## Goal of the exercise
If a record contains a picture, leave the picture out and transcribe everything else exactly.
====== Exercise material
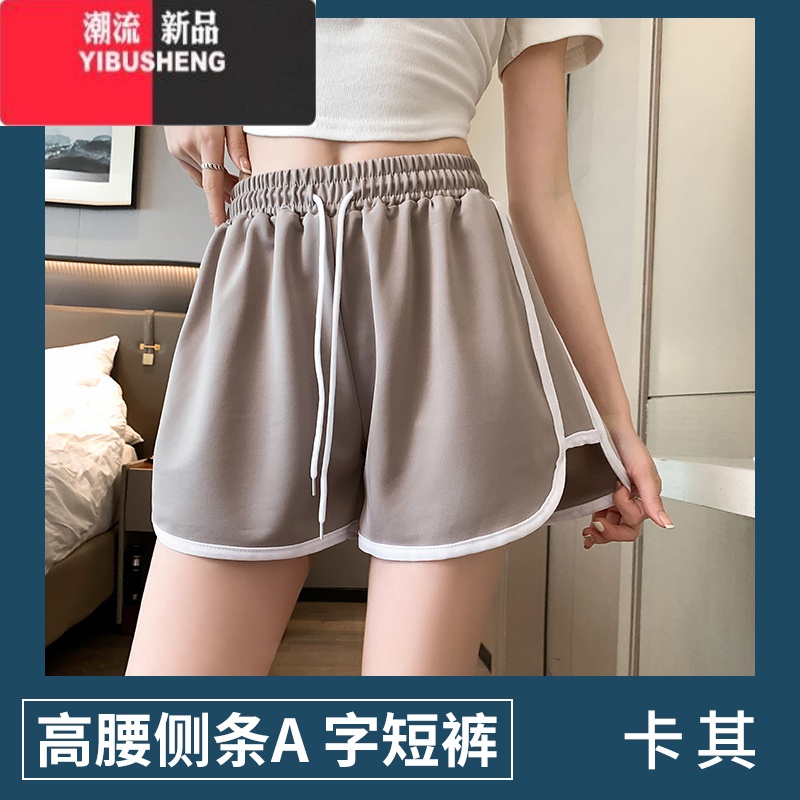 YIBUSHENG运动短裤女季高腰跑步健身外穿休闲宽松阔腿显瘦大码居家睡裤步 L110-120斤 1条装侧条短裤-灰色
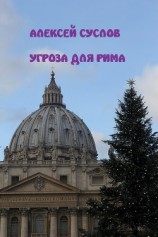 читать Угроза для Рима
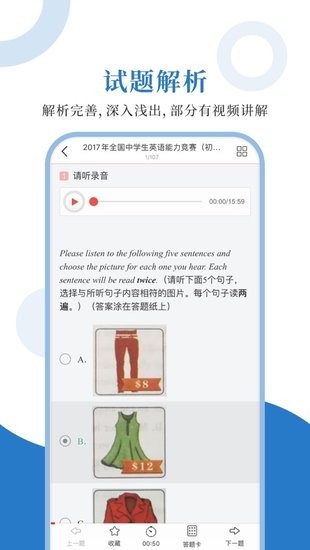 全国中学生英语能力测评圣题库 v1.0.6 安卓版1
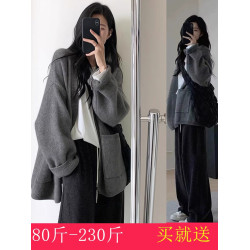 2025年秋冬新款大碼女裝胖MM毛衣開衫外套中長款慵懶風針織上衣潮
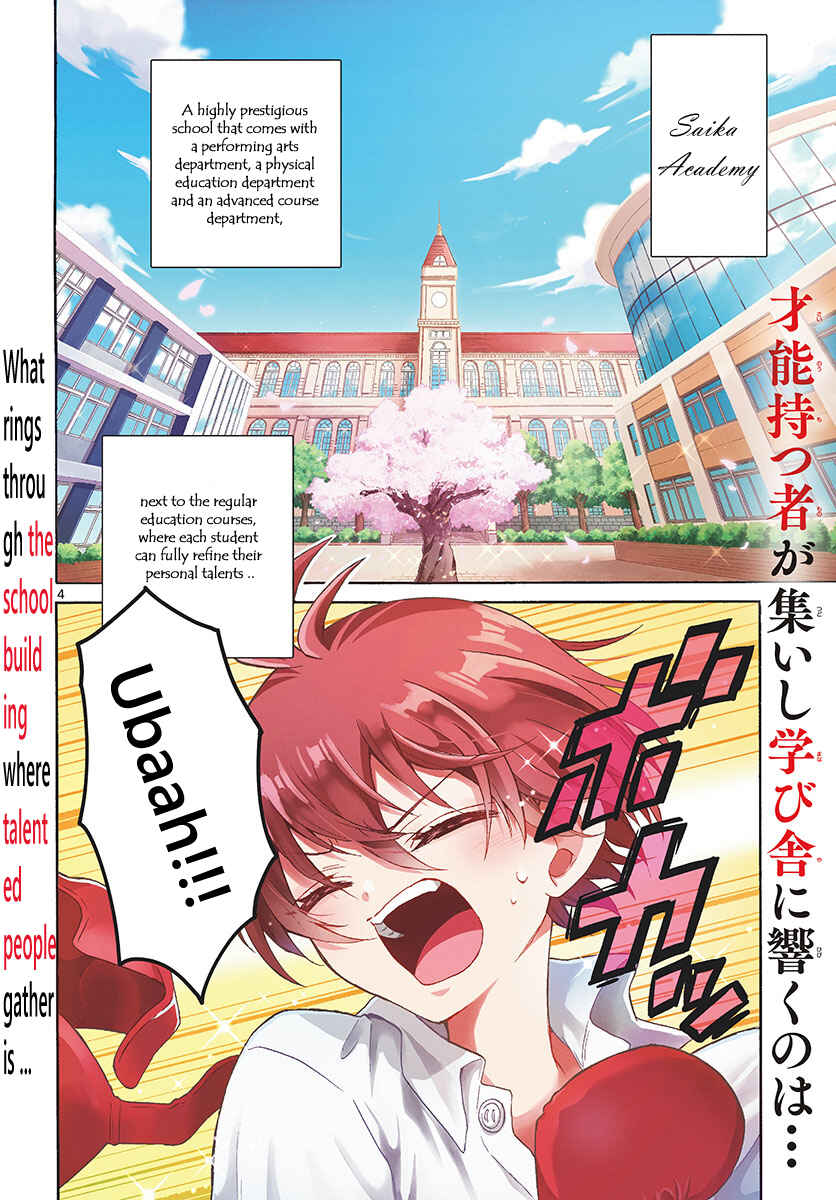 Mikadono Sanshimai wa Angai, Choroi. Chapter 1 page 5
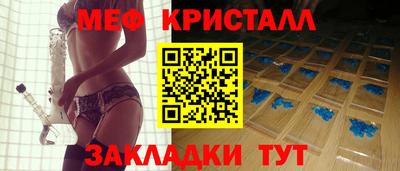мефедрон VHQ Среднеуральск
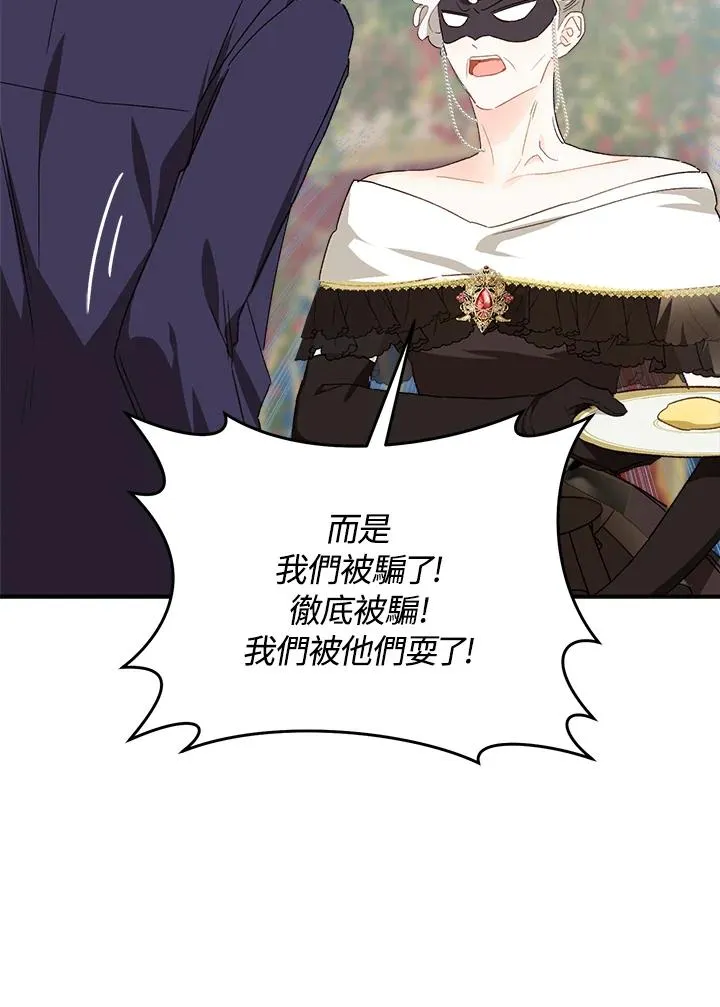 第58话78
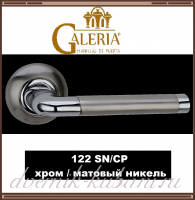 Ручка дверная Galeria 122 SN/СР, хром/ матовый никель /В НАЛИЧИИ/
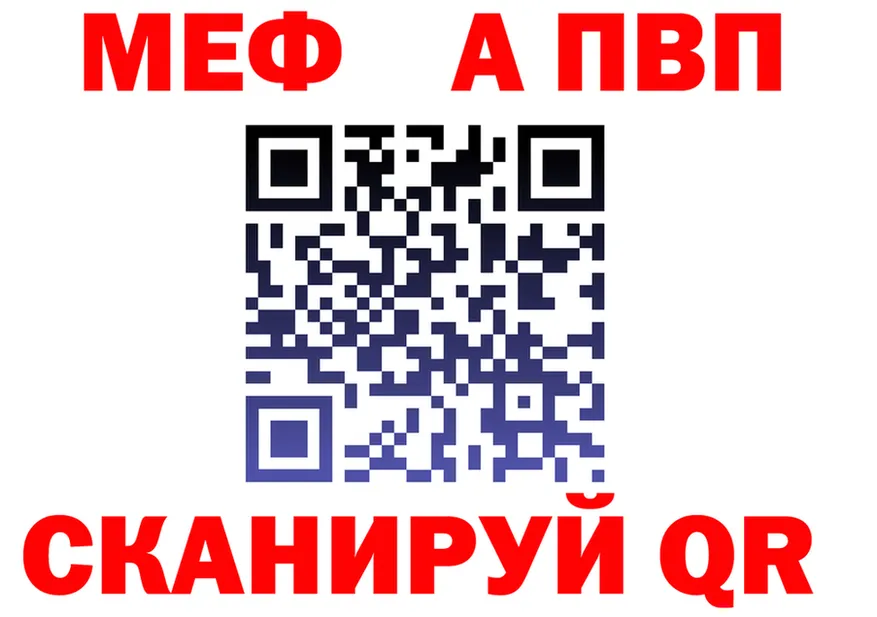 МЕФ мука как зайти это ОМГ ОМГ Петропавловск-Камчатский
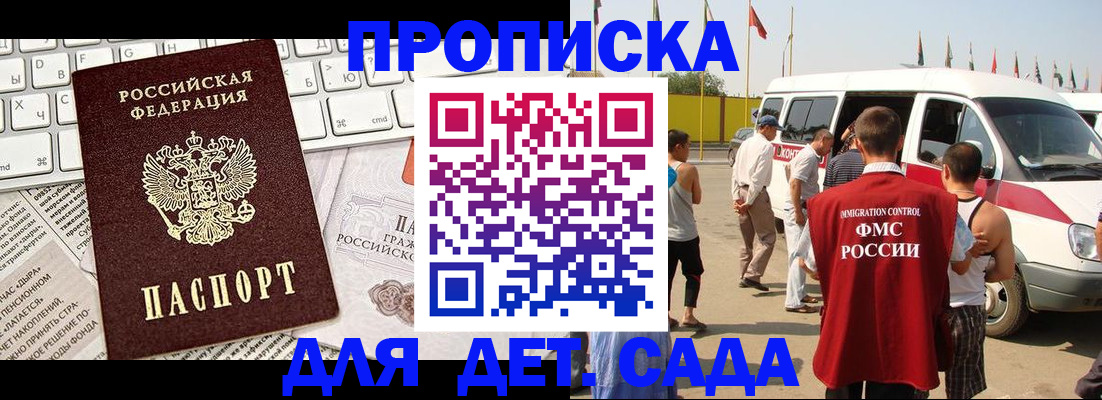 миграционный учет в Мончегорске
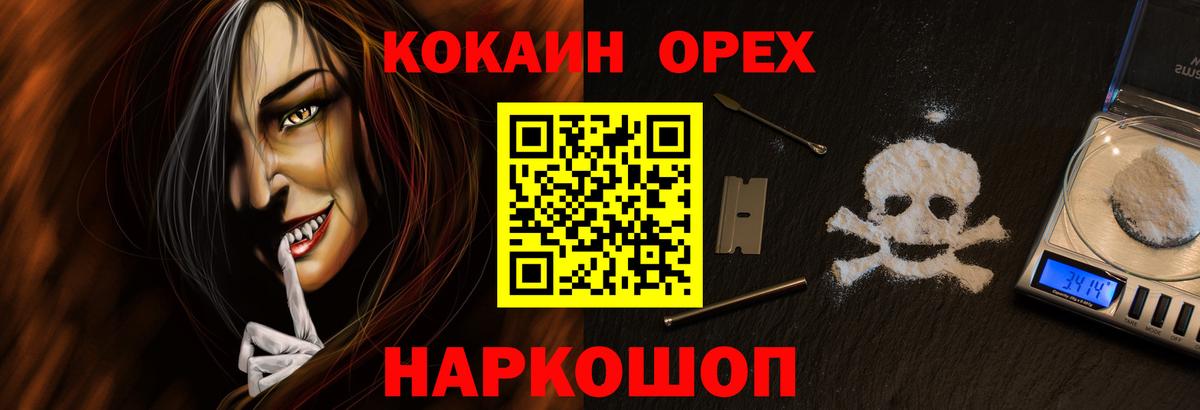 КОКАИН Колумбийский  Коркино  КОКАИН 99% 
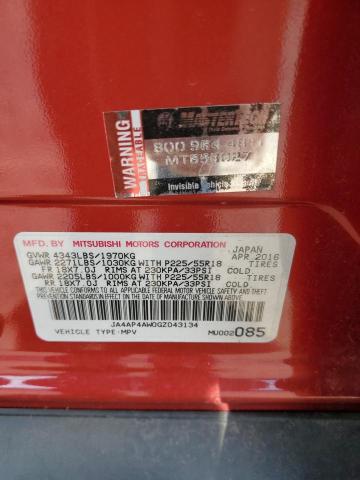 2016 MITSUBISHI OUTLANDER - JA4AP4AW0GZ043134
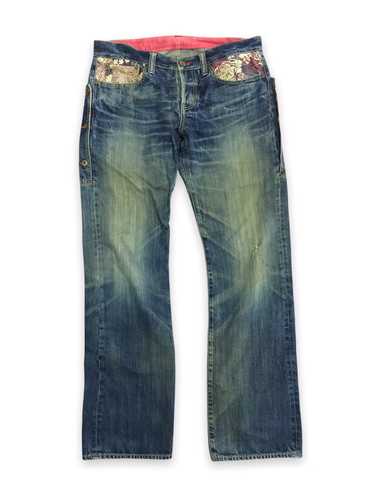 Very Rare - Eternal Denim Pants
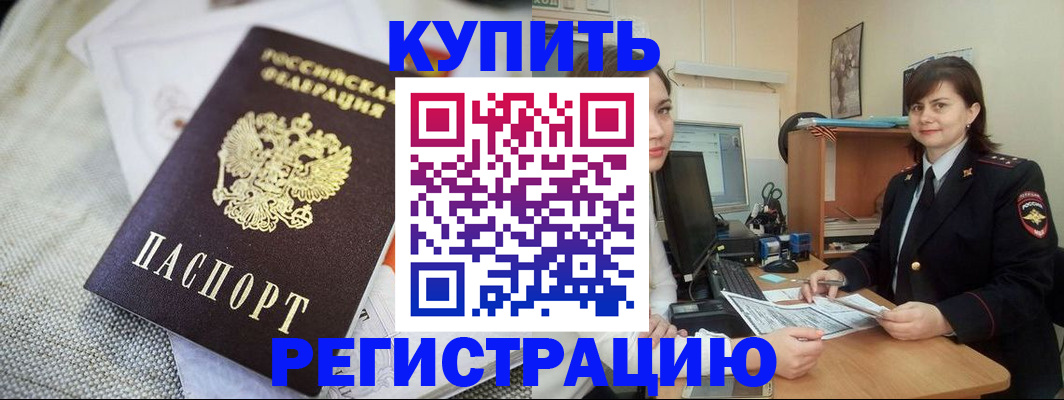 форма 3 в Голицыно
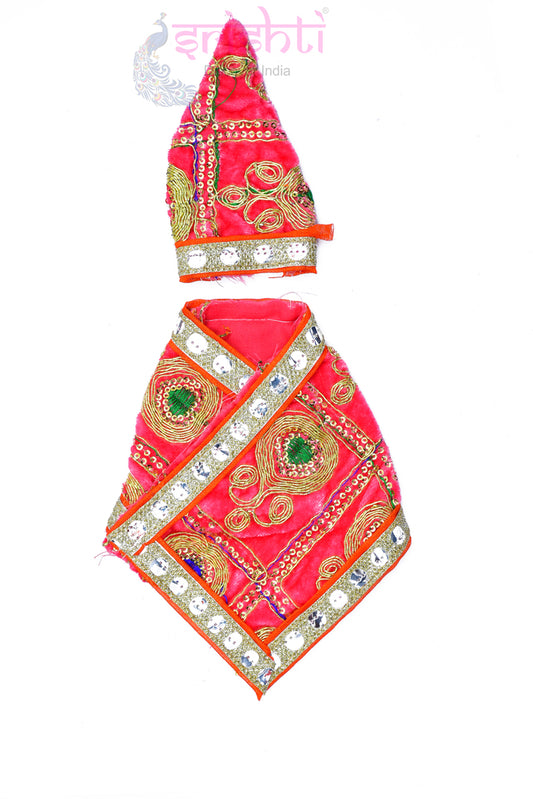 Sai Baba Dress (Rose)-7.5 Inches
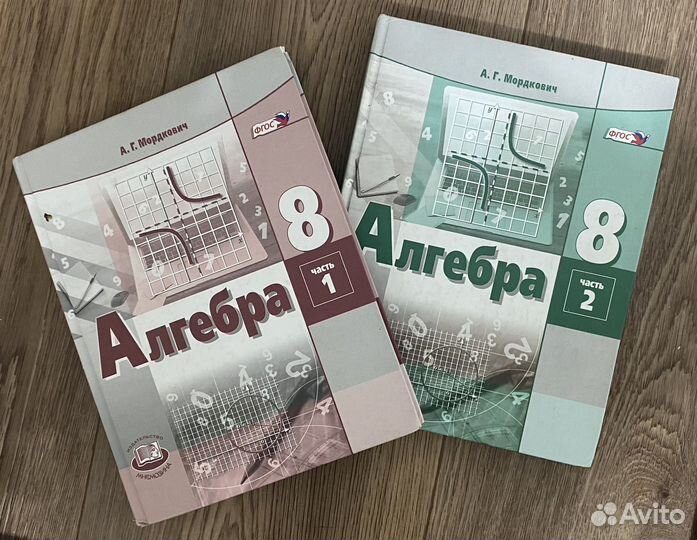 Учебники 8 класс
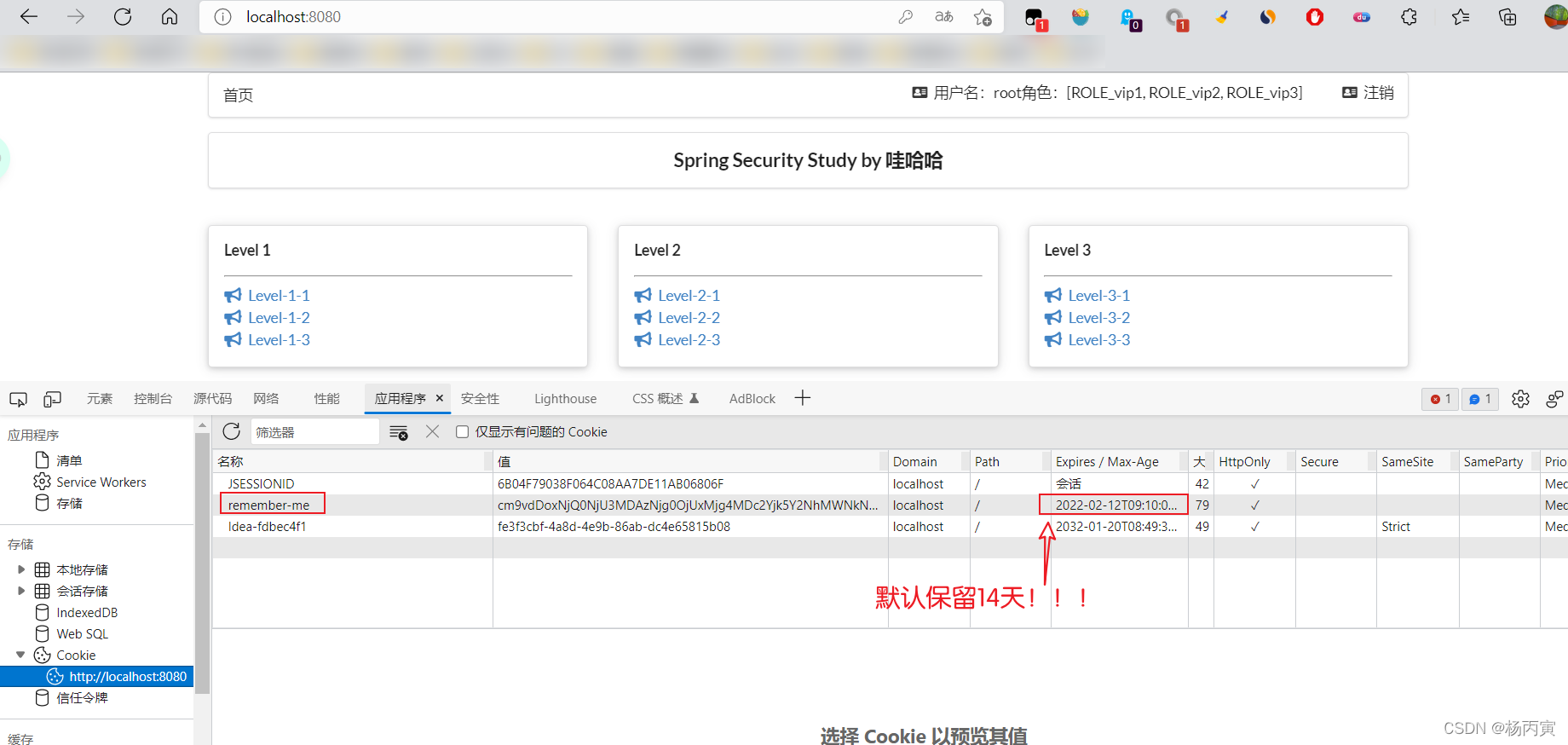 springboot 权限开发 springboot数据权限_spring boot_15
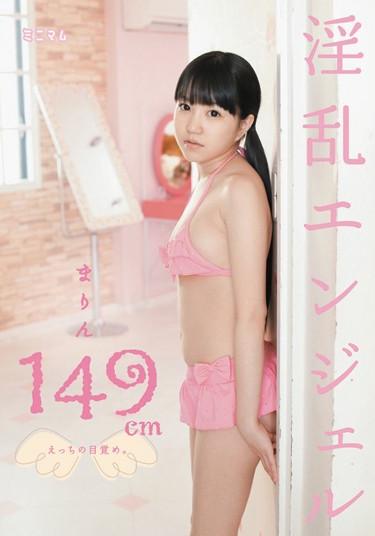 [MUM-028] –  Marin 149cmIshihara AiGirl Uniform Bloomers Mini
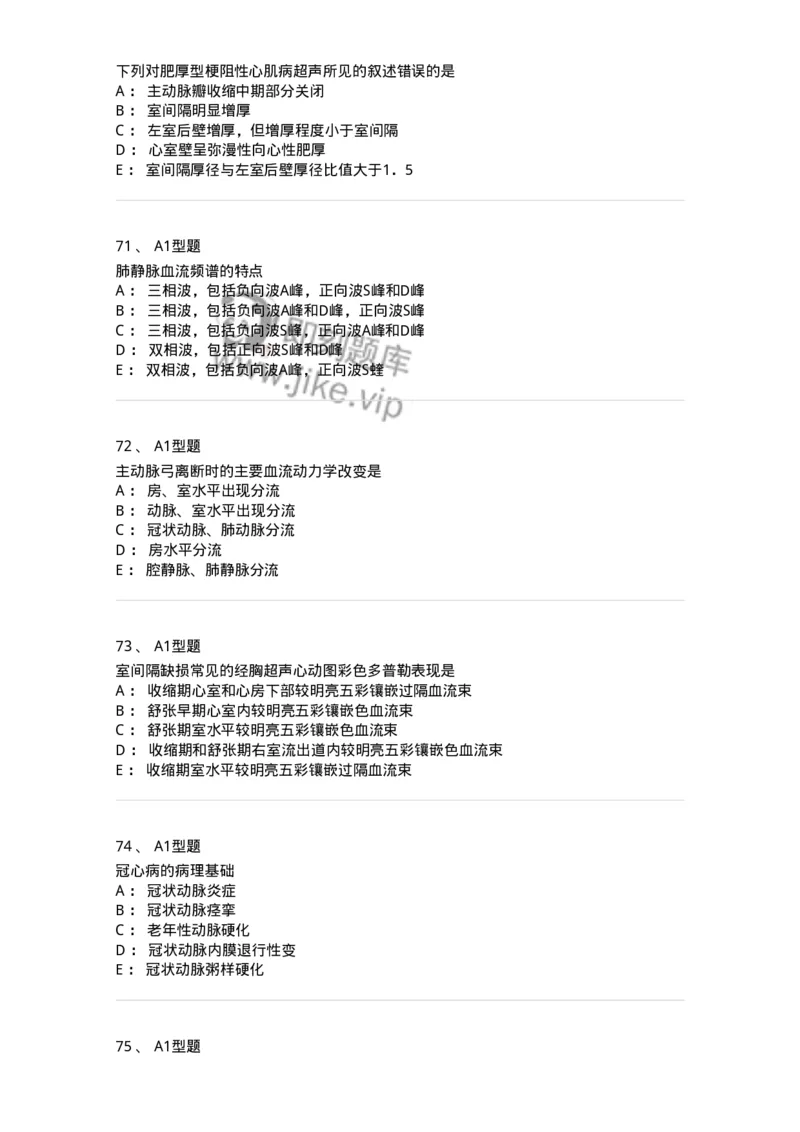 815015-心脏和胸壁、胸膜腔-174659_军队文职(1)_01.军队文职真题-专业课_（全）版本一（历年真题+章节练习+模拟题）_医学影像技术(军队文职)_章节练习_纯题目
============
## Response box
 YIBUSHENG运动短裤女季高腰跑步健身外穿休闲宽松阔腿显瘦大码居家睡裤步 L110-120斤 1条装侧条短裤-灰色
 читать Угроза для Рима
 全国中学生英语能力测评圣题库 v1.0.6 安卓版1
 2025年秋冬新款大碼女裝胖MM毛衣開衫外套中長款慵懶風針織上衣潮
 Mikadono Sanshimai wa Angai, Choroi. Chapter 1 page 5
мефедрон VHQ Среднеуральск
 第58话78
 Ручка дверная Galeria 122 SN/СР, хром/ матовый никель /В НАЛИЧИИ/
 МЕФ мука как зайти это ОМГ ОМГ Петропавловск-Камчатский
 миграционный учет в Мончегорске
 КОКАИН Колумбийский  Коркино  КОКАИН 99% 
 2016 MITSUBISHI OUTLANDER - JA4AP4AW0GZ043134
 Very Rare - Eternal Denim Pants
 форма 3 в Голицыно
 Sai Baba Dress (Rose)-7.5 Inches
 Учебники 8 класс
 springboot 权限开发 springboot数据权限_spring boot_15
 [MUM-028] –  Marin 149cmIshihara AiGirl Uniform Bloomers Mini
 815015-心脏和胸壁、胸膜腔-174659_军队文职(1)_01.军队文职真题-专业课_（全）版本一（历年真题+章节练习+模拟题）_医学影像技术(军队文职)_章节练习_纯题目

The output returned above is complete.